Além da subida expressiva em euros, alguns produtos também registaram aumentos relevantes em termos percentuais. O iogurte líquido foi o que mais aumentou em termos relativos, com uma subida de 9%, seguido do carapau, que encareceu 6%, e da pescada fresca, que subiu cerca de 5%.
Outro produto que voltou a encarecer foi o café torrado moído. Uma embalagem de 250 gramas custa agora, em média, 4,72 euros, depois de ter subido 33 cêntimos, o equivalente a 7%, na última semana.
Apesar desta subida, o café já chegou a atingir valores ainda mais elevados recentemente. A 11 de fevereiro, o preço médio deste produto chegou aos 5,28 euros, o valor mais alto registado desde que a associação começou a acompanhar a evolução do cabaz alimentar, em janeiro de 2022.
No conjunto dos 63 produtos essenciais analisados, o custo total do cabaz alimentar registou uma ligeira descida na primeira semana de março. O valor fixou-se nos 251,76 euros, menos 1,42 euros do que na semana anterior, o que representa uma redução de 0,56%.
Apesar deste recuo pontual, o cabaz alimentar continua significativamente mais caro do que no início do ano e muito acima dos valores registados há quatro anos. Em comparação com a primeira semana de 2026, o cabaz custa agora mais 9,94 euros, um aumento de 4,11%.
Se a comparação for feita com a primeira semana de 2022, quando a monitorização começou, o aumento é ainda mais expressivo: o cabaz está 64,06 euros mais caro, o que corresponde a uma subida de 34,13%.
A análise da DECO PROteste baseia-se na recolha semanal de preços nos principais supermercados com loja online. Todas as quartas-feiras é calculado o custo total do cabaz com base nos valores registados no dia anterior.
Para obter esse valor, é calculado primeiro o preço médio de cada produto nas diferentes lojas online. Depois, ao somar o preço médio de todos os produtos analisados, obtém-se o custo total do cabaz alimentar naquele momento.
Quando se analisam as variações desde o início do ano, os aumentos mais significativos registaram-se em produtos como a curgete, cujo preço subiu 50%, a dourada, com um aumento de 24%, e a couve-coração, que encareceu 21%.
Já numa análise mais longa, desde janeiro de 2022, os maiores aumentos percentuais verificaram-se na carne de novilho para cozer, que encareceu 129%, nos ovos, que subiram 85%, e novamente na couve-coração, com um aumento de 79%.
A subida dos preços dos alimentos nos últimos anos está ligada a vários fatores internacionais e nacionais. Um dos principais foi a invasão da Ucrânia pela Rússia em 2022, que perturbou o abastecimento de cereais utilizados em grande escala na União Europeia.
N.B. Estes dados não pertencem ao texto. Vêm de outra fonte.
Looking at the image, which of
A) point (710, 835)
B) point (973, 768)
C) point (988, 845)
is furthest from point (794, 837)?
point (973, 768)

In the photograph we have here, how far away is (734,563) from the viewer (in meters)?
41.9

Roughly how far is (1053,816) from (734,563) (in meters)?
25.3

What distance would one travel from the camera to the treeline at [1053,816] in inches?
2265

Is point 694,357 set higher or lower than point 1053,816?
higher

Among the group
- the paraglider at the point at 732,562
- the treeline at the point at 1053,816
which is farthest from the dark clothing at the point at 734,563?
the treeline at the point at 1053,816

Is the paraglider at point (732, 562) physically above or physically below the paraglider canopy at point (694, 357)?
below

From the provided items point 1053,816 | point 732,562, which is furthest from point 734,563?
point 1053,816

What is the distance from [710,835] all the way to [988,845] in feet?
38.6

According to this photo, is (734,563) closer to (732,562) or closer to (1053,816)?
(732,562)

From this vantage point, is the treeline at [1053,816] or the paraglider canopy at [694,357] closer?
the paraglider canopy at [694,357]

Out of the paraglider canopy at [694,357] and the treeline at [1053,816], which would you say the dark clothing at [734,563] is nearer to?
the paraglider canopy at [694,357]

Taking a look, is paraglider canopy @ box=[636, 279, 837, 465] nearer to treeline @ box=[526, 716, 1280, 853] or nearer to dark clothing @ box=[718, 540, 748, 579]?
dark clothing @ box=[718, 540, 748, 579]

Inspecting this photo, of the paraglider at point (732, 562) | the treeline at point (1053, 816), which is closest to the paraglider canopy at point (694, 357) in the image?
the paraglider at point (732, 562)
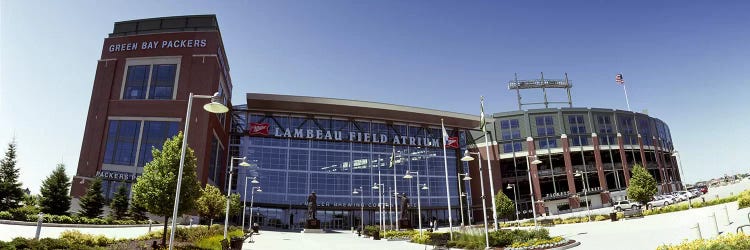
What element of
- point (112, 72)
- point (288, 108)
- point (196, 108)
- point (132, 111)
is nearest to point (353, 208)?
point (288, 108)

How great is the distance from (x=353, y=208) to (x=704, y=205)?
164 ft

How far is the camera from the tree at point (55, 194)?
42812mm

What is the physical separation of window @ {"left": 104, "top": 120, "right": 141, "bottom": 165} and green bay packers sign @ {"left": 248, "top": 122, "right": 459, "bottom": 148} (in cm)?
1945

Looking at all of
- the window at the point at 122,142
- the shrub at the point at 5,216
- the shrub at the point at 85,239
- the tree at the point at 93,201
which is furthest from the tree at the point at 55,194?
the shrub at the point at 85,239

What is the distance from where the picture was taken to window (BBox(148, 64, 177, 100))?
58.4m

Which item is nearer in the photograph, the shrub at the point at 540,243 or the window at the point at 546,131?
the shrub at the point at 540,243

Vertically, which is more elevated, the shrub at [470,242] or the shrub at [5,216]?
the shrub at [5,216]

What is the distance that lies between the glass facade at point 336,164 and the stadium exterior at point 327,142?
19 cm

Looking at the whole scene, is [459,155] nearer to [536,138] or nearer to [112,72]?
[536,138]

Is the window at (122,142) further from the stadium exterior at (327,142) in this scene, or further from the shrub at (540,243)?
the shrub at (540,243)

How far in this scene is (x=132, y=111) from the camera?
57125mm

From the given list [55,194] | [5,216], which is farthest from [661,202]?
[55,194]

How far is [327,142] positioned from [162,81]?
95.7ft

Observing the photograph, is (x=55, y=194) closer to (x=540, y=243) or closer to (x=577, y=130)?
(x=540, y=243)
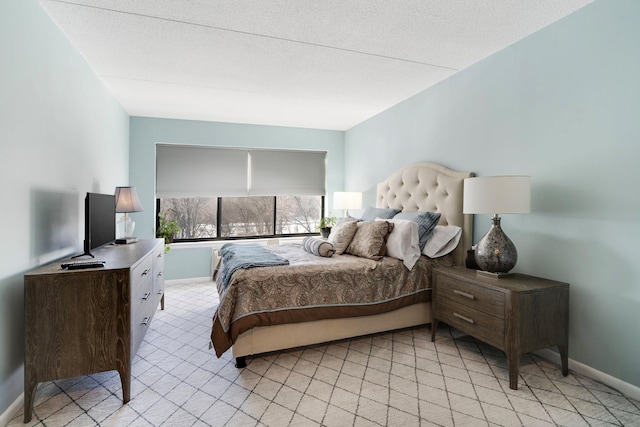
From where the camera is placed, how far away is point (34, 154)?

Ao mesmo tempo, o setor agroalimentar enfrentava ainda os efeitos da pandemia de covid-19 e períodos de seca que afetaram a produção agrícola. A escassez de matérias-primas e o aumento dos custos de produção — sobretudo energia, fertilizantes e transporte — acabaram por pressionar os preços pagos pelos consumidores.
Segundo os dados do Instituto Nacional de Estatística, a taxa de inflação em Portugal fixou-se em 2,3% em 2025, ligeiramente abaixo dos 2,4% registados em 2024. Já em fevereiro de 2026, as estimativas apontam para uma nova aceleração, com a inflação a subir de 1,9% em janeiro para 2,1%.